«По привычке многих легкомысленных людей, – доносил Брандт[825], – к ложным и пустым разглашениям, такие, по возвращении моем из Кичуевского фельдшанца, услышал я здесь разносящиеся о касательствах до известной злодейской толпы слухи, что к удержанию сего в народе неистовства и к сохранению желаемой общей тишины необходимо должно здешний город укрепить сколь можно военными командами».
Когда прибудут такие команды, да и прибудут ли еще – никто не знал, и ввиду угрожающей опасности все дворянство Казанского и Симбирского уездов стало переселяться в Москву и в ближайшие к ней уезды. Имения оставлялись без всякого присмотра, а простой народ «без надежного обуздания»[826]. Воспользовавшись свободой, крестьяне грабили дома своих господ, и беспорядки в крае стали распространяться все шире и шире. Прекратить их и восстановить спокойствие было некому. Уполномоченный правительством генерал-майор Кар отдал генерал-майору Фрейману категорическое приказание не предпринимать ничего до прибытия подкреплений[827], а сам, пробыв в Казани два дня, уехал в Москву.
«По осмотре лекарем, – писал он графу Чернышеву, – открылась, к несчастью моему, еще фистула, которую без операции никак излечить не можно. К тому ж в бытность мою здесь не только облегчения ни малейшего не получил, а время от времени большее умножение той моей болезни следует. По неимению же здесь нужных лекарств и искусных медиков, вышед из терпения и опасаясь большего от застарелости мучения, решился для произведения сей операции ехать в Москву, уповая на милость вашего сиятельства, что вы между тем по посланному от меня в государственную Военную коллегию рапорту, требуемую мной о позволении сем резолюцию прислать соизволите, дабы тем, в случае иногда от моих злодеев в другую сторону толков, отвратить было можно могущий вред»[828].
Прося разрешения Военной коллегии на отъезд в Москву, Кар не думал покидать отряд, а намерен был только воспользоваться тем временем, пока собираются отправленные к нему подкрепления[829].
23 ноября он выехал из Казани, а 29-го числа, в 30 верстах от Москвы, встретился с курьером, везшим ему письмо графа Чернышева, запрещавшее отлучаться от отряда. Копия с этого письма была отправлена и князю Волконскому с просьбой ни в каком случае не пропустить Кара в Петербург и с этою целью «наблюсти на почтовом дворе и где следует, чтобы он, не быв у вашего сиятельства, Москвы проехать не мог»[830].
Больной и в горячке, Кар не исполнил приказания президента Военной коллегии и в тот же день приехал в Первопрестольную столицу.
«Приезд сюда г. Кара, – писал князь М.Н. Волконский графу Чернышеву[831], – худые толкования в публике здесь произвел, как в положении оренбургских дел, так и его персоны, что я сердечно сожалею».
Императрице также был весьма неприятен поступок Кара, дававший повод к разного рода толкам, и в особенности там, где толки эти были наиболее опасны. Тогдашняя Москва еще не оправилась от чумы, и всем памятны были только что усмиренные волнения черни. Интеллигентное население Первопрестольной столицы состояло в большинстве из лиц недовольных правительством, почему-либо удалившихся от двора или вышедших в отставку. Во главе их стоял граф Петр Иванович Панин.
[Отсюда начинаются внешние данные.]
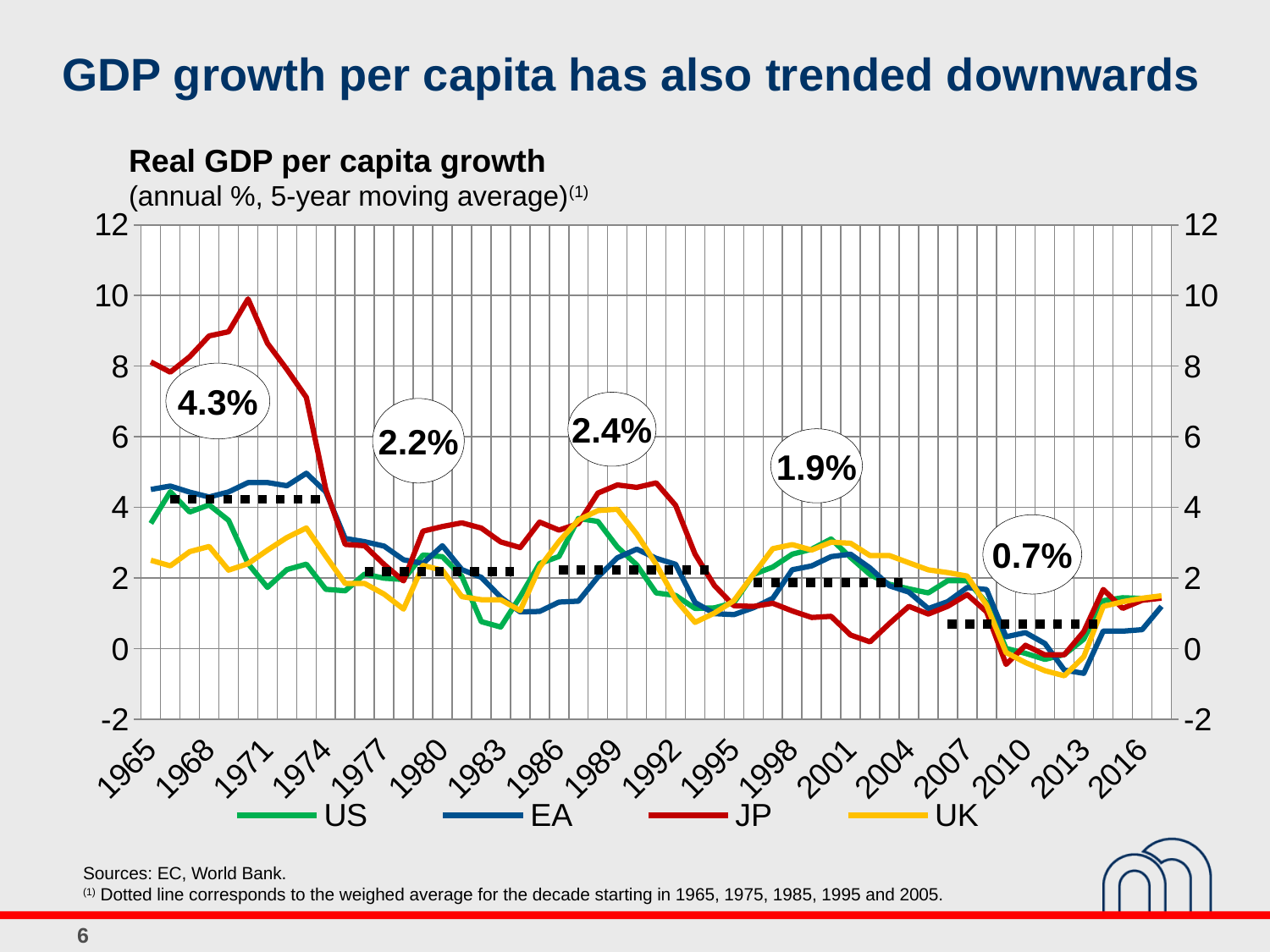
What is the weighted average growth shown for the decade starting in 1965? 4.3% What is the title of the chart? Real GDP per capita growth What kind of chart is shown on the slide? line chart How many series does the legend list? 4 Which is larger, the decade average starting in 1975 or the one starting in 1985? 1985 (2.4%) What is the weighted average growth shown for the decade starting in 1985? 2.4% Which series are listed in the legend? US, EA, JP, UK What is the weighted average growth shown for the decade starting in 2005? 0.7% What is the difference between the decade averages for 1965 (4.3%) and 2005 (0.7%)? 3.6 percentage points Is the value for JP around 1971 greater or less than 8? greater Which decade has the highest weighted average growth shown on the chart? the decade starting in 1965 (4.3%) Which decade has the lowest weighted average growth shown on the chart? the decade starting in 2005 (0.7%)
Считая себя недостаточно награжденным после штурма Бендер, он просил об увольнении его от службы.
«Командующий нашей армией генерал граф Панин, – сказано в указе Сенату[832], – всеподданнейше нас просил об увольнении от воинской службы и всех дел, по причине умножающихся от понесенных им в нынешнюю кампанию трудов, болезненных припадков, которые так усилились, что привели его в несостояние продолжать оные. Сколь ни велики его усердие и ревность к нам и Отечеству, мы, приемля таковое прошение, всемилостивейше увольняем его по его желанию.
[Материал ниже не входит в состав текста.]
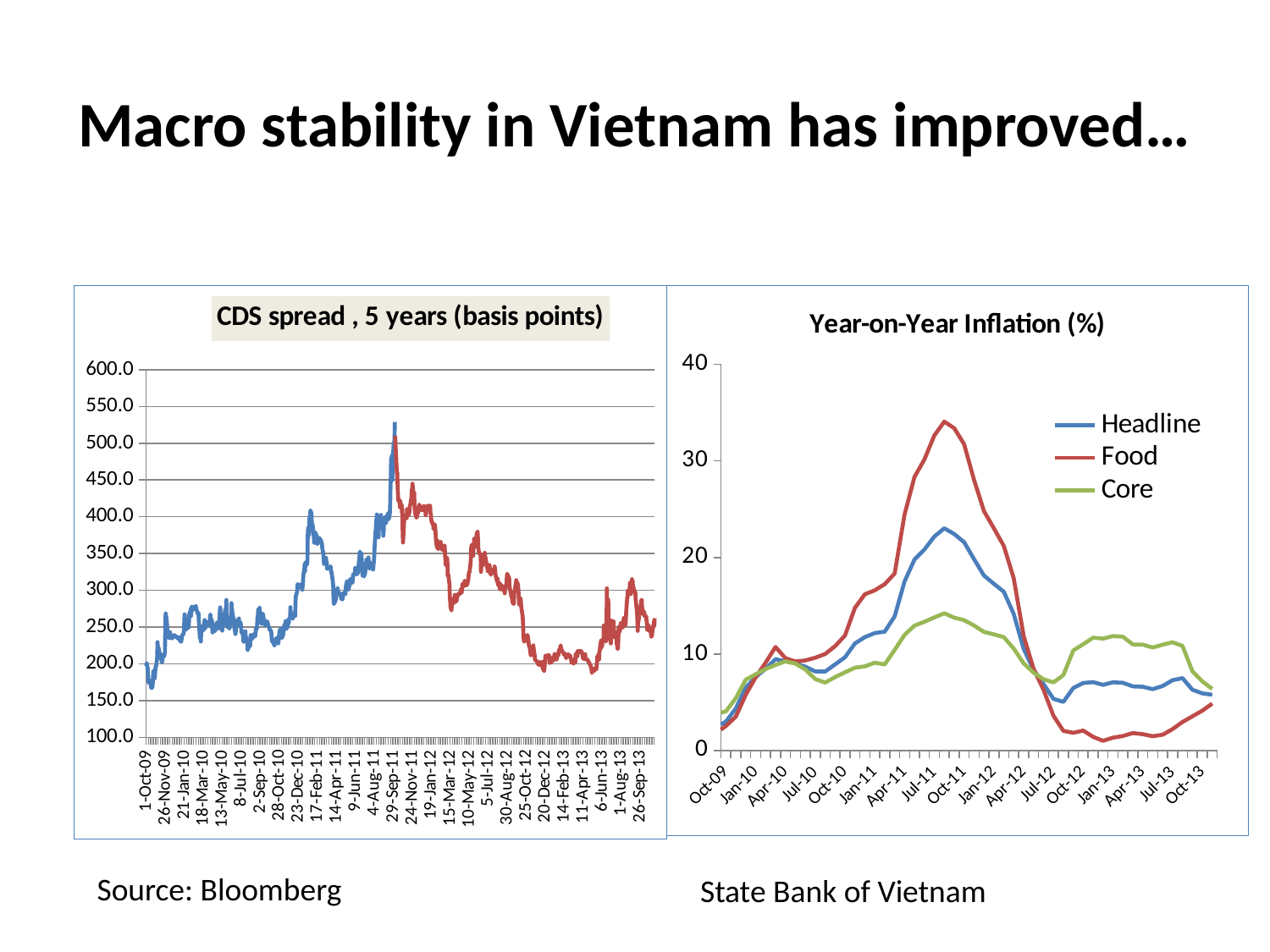
How many series does the legend of the 'Year-on-Year Inflation (%)' chart list? 3 In the 'Year-on-Year Inflation (%)' chart, which series has the highest value around Oct-11? Food Which series are listed in the legend of the 'Year-on-Year Inflation (%)' chart? Headline, Food, Core In the 'Year-on-Year Inflation (%)' chart, which series is higher around Jan-13, Core or Headline? Core What kind of chart is the 'Year-on-Year Inflation (%)' chart on the right? line chart What kind of chart is the 'CDS spread , 5 years (basis points)' chart on the left? line chart In the 'CDS spread , 5 years (basis points)' chart, does the spread rise or fall overall from its peak around 29-Sep-11 to the end of the series in 2013? fall In the 'CDS spread , 5 years (basis points)' chart, is the peak value reached around 29-Sep-11 greater or less than 500? greater Which source is cited for the 'CDS spread , 5 years (basis points)' chart? Bloomberg In the 'Year-on-Year Inflation (%)' chart, which series has the lowest value around Jan-13? Food In the 'Year-on-Year Inflation (%)' chart, is the peak of the Food series greater or less than 30? greater In the 'Year-on-Year Inflation (%)' chart, is the peak of the Headline series greater or less than 20? greater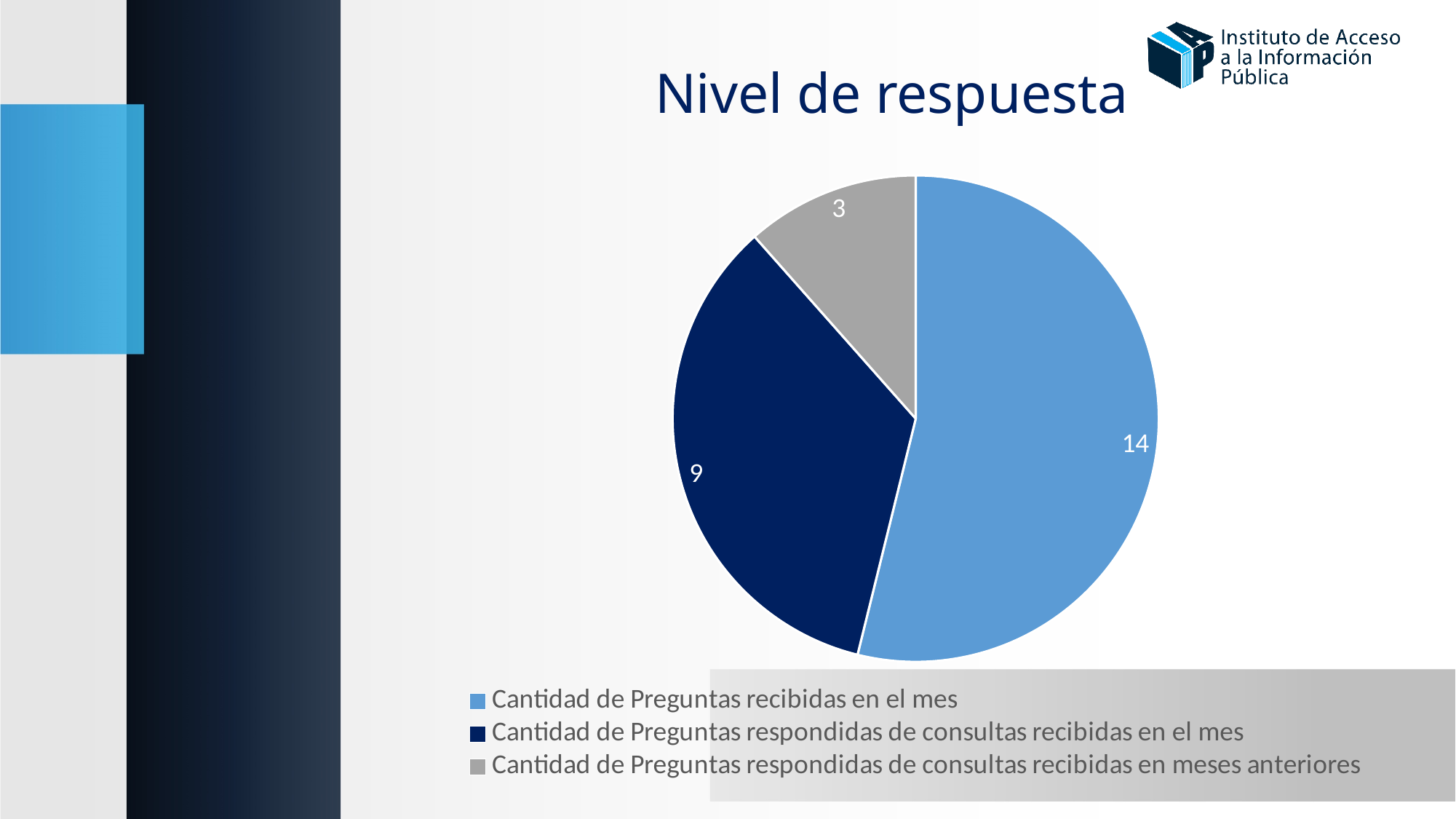
What is the total of all the slices in the pie chart? 26 Which category has the largest slice of the pie? Cantidad de Preguntas recibidas en el mes What is the difference between the value for 'Cantidad de Preguntas recibidas en el mes' and the value for 'Cantidad de Preguntas respondidas de consultas recibidas en el mes'? 5 How many slices does the pie chart have? 3 What is the value for 'Cantidad de Preguntas respondidas de consultas recibidas en el mes'? 9 Which category has the smallest slice of the pie? Cantidad de Preguntas respondidas de consultas recibidas en meses anteriores What is the value for 'Cantidad de Preguntas recibidas en el mes'? 14 What colour is the slice for 'Cantidad de Preguntas respondidas de consultas recibidas en meses anteriores'? grey What is the value for 'Cantidad de Preguntas respondidas de consultas recibidas en meses anteriores'? 3 Which is larger: the value for 'Cantidad de Preguntas respondidas de consultas recibidas en el mes' or the value for 'Cantidad de Preguntas respondidas de consultas recibidas en meses anteriores'? Cantidad de Preguntas respondidas de consultas recibidas en el mes What type of chart is shown on the slide? pie chart What is the title of the chart? Nivel de respuesta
В знак же нашего монаршего к нему благоволения, за долговременную его службу и знаменитые услуги, повелеваем нашему Сенату производить ему по смерть полное по его чину жалованье вместо пенсиона».
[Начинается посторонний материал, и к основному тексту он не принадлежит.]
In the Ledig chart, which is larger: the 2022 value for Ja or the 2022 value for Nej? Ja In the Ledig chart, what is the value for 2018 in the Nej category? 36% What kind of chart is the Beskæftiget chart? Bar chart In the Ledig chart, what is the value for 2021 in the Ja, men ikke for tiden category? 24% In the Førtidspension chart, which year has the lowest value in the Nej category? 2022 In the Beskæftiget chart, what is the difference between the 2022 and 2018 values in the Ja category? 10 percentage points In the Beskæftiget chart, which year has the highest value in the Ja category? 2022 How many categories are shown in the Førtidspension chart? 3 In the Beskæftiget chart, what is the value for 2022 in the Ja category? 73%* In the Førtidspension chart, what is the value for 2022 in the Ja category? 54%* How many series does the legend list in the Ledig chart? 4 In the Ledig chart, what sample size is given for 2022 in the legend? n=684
Оставив службу, граф Панин поселился в своем подмосковном имении, где и построил подобие Бендерской крепости. Порицая многие распоряжения правительства и будучи сторонником державных прав великого князя Павла Петровича, граф П. Панин обращал на себя внимание императрицы, и она поручила начальнику Москвы зорко следить за его поведением.
«Здесь слух носится, – писала императрица князю Волконскому[833], – что Петр Панин, живучи в деревне, весьма дерзко врет, и для того пошлите туда кого-нибудь надежного выслушать его речей, и если что-нибудь такое иногда услышите, чего бы могло объяснить каких ни есть непозволительных обращений здесь [в Петербурге] или у вас, то дайте мне наискорее узнать, дабы я могла усмирить мне непокорных людей, в чем на вашу мне известную верность весьма полагаюсь.